*WHAT TO WORK ON*: Reproduce verbatim everything from the line containing "Studying this shot, out of" down to the last of the lines below, both ends included.

*EXERCISE DATA*:
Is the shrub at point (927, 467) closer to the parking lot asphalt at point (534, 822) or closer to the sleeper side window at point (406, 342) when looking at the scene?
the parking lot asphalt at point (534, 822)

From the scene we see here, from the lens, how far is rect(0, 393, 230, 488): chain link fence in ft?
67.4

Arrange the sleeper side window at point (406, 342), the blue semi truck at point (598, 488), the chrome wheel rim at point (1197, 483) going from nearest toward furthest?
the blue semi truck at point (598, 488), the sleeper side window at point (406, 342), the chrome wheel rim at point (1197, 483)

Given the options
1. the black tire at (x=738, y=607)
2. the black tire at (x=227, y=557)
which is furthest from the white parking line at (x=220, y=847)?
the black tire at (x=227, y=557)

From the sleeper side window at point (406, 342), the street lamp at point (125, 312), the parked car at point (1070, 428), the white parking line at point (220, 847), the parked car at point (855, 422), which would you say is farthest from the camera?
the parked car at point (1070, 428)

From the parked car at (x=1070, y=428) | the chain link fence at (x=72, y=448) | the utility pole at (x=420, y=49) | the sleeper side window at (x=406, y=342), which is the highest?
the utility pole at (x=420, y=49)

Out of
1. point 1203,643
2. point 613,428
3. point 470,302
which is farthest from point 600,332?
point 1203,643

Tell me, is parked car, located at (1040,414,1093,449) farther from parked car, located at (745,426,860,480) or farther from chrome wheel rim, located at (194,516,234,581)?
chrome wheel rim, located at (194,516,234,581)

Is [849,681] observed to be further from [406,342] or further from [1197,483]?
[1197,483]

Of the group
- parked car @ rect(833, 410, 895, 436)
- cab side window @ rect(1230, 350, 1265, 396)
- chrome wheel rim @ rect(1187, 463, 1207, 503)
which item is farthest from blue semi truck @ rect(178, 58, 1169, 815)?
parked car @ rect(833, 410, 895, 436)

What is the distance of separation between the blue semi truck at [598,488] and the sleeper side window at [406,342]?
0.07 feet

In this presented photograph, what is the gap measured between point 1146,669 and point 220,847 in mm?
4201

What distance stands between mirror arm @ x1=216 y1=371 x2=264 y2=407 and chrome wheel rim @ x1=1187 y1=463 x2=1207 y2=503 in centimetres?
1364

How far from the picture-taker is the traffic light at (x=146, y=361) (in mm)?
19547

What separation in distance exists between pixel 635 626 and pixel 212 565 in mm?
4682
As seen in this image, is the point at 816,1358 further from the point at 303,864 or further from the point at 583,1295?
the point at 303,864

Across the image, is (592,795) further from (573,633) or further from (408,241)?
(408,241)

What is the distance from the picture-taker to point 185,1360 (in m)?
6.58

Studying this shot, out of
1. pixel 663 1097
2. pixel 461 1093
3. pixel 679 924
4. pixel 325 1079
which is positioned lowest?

*PROBLEM SOLUTION*:
Studying this shot, out of
1. pixel 663 1097
2. pixel 461 1093
3. pixel 679 924
4. pixel 325 1079
which is positioned lowest?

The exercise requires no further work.